District 208’s former school board president, James Marciniak, lambasted the current school board during the public comment portion of the board’s regular meeting on Sept. 13.

Marciniak harshly criticized the board for approving a budget with an operating deficit of more than $900,000, for charging fees to parents and for short-changing fine arts and academic activities in favor of athletics.

“I think the expectation from the community, by the 80/20 referendum loss, was balance your budget, restore your district to financial health,” Marciniak told the board. “That’s the smell of reserve money burning. That was supposed to stop. I thought that was going to stop when we got this new era of fiscal responsibility on this board.”

Marciniak said that recent fee increases are just another form of taxation.

“You’re taxing the families who just happen to have kids the right age to be attending this high school,” Marciniak said

He complained that academic clubs and fine arts activities were cut while water polo was saved.

Marciniak, who left the school board in May after deciding not to run for re-election after serving one term, also blasted the decision to give raises to administrators and suggested that the outgoing school board had left a plan to balance the budget.

“Administrative raises after all of that, after all we’ve done to keep dollars in the classroom,” Marciniak said. “Dollars for administrators. Frankly I’m stunned. There was a plan, I don’t understand what happened here, but you failed to execute. I hope to see some improvement.”

After the meeting District 208 school board president Matt Sinde responded to Marciniak’s comments.

“Mr. Marciniak was part of the group that developed that budget which stated that we had to have a 20 percent fund balance,” Sinde said. “This budget has a 23.5-percent fund balance, so I think we’re a little bit ahead of the game, more than the budget of Mr. Marciniak’s board.”

After the meeting Marciniak’s expanded on his comments insisting that the board could have balanced the budget had they followed a plan left for them by the outgoing board. He also blamed Jerry Buttimer and Chris Robling, two former allies of Marciniak who supported five of the current seven board members in their school board campaigns, for what Marciniak said was the board’s shortcomings.  

“You’re going to have to ask Buttimer and Robling why their hand-picked board failed to pass Budget 101 when they had a crib sheet that told them exactly how to do this,” Marciniak told the Landmark. “They need to own this. This budget was supposed to be balanced, and it’s far from balanced.”

When informed of Marciniak’s comments, Robling fired back, blaming RBHS’ financial troubles on the teachers’ contract Marciniak and then-school board President Larry Herbst helped negotiate in 2008.

“The board is hand-picked by the voters,” Robling said. “It will take years for us to recover from the budget-busting choices of the Herbst-Marciniak era.”

Marciniak’s claim that the outgoing board had a plan to balance the budget does not appear to be supported by any publicly available documents.

In 2010 the school board and the District 208 administration put together a plan of budget cuts to make if the April referendum failed, which it did.
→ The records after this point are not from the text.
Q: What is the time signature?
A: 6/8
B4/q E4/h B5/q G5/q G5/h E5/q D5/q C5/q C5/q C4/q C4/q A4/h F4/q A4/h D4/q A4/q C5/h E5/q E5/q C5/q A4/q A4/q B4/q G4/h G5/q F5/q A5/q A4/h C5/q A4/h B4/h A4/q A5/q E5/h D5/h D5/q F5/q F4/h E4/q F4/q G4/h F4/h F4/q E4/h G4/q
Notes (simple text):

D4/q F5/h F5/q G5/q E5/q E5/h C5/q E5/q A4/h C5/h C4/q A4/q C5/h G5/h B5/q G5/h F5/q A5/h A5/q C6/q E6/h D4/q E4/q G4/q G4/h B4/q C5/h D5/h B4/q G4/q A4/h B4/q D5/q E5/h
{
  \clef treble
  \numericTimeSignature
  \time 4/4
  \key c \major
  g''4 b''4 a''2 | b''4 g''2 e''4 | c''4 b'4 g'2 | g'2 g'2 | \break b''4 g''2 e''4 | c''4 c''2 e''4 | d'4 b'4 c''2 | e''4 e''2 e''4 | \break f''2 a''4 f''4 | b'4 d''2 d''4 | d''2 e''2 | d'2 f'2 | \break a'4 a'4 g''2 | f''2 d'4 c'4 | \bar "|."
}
According to those financial projections distributed by the administration last year, even when all the planned cuts were implemented and fees increased, the operating budget deficit was still projected to be $884,867 only $35,000 less than the deficit forecast in the budget that the school board unanimously passed at last week’s meeting.

The current school board did restore boys and girls water polo, which was scheduled to be eliminated at a cost of around $21,000, saved the Ecology Club and tweaked the pay-to-participate athletic fee but otherwise pretty closely matched the planned cuts.

Board member Dan Moon rejected Marciniak’s claim that the current board veered far off the plan.

“I guess I was a little shocked to hear what Jim said, because we weren’t off script at all,” Moon said. “He shouldn’t have been shocked by anything. We have a bunch of fiscal hawks there who are even more severe than I am. They voted for this budget.”

Ironically, Marciniak ran for the school board on a team with Robling in 2007. Marciniak was elected, but Robling was not. In 2009, Marciniak wrote a letter to the Landmark endorsing Moon, Sinde and Mike Welch. When all three won, he even went to a victory party on election night at Buttimer’s home.

But after Marciniak was elected board president by the votes of Moon, Sinde and Welch in 2009, relations gradually became strained.

Marciniak clearly doesn’t think much of the current board, and he seems to be relishing the opportunity to dish out criticism rather than take it as he had done when he was board president.

“We were supposed to be seeing this all-star team of financial tigers, and they still wind up losing a million bucks before they’re even out of the gate,” Marciniak said. “I’m not impressed with anything I saw in there.”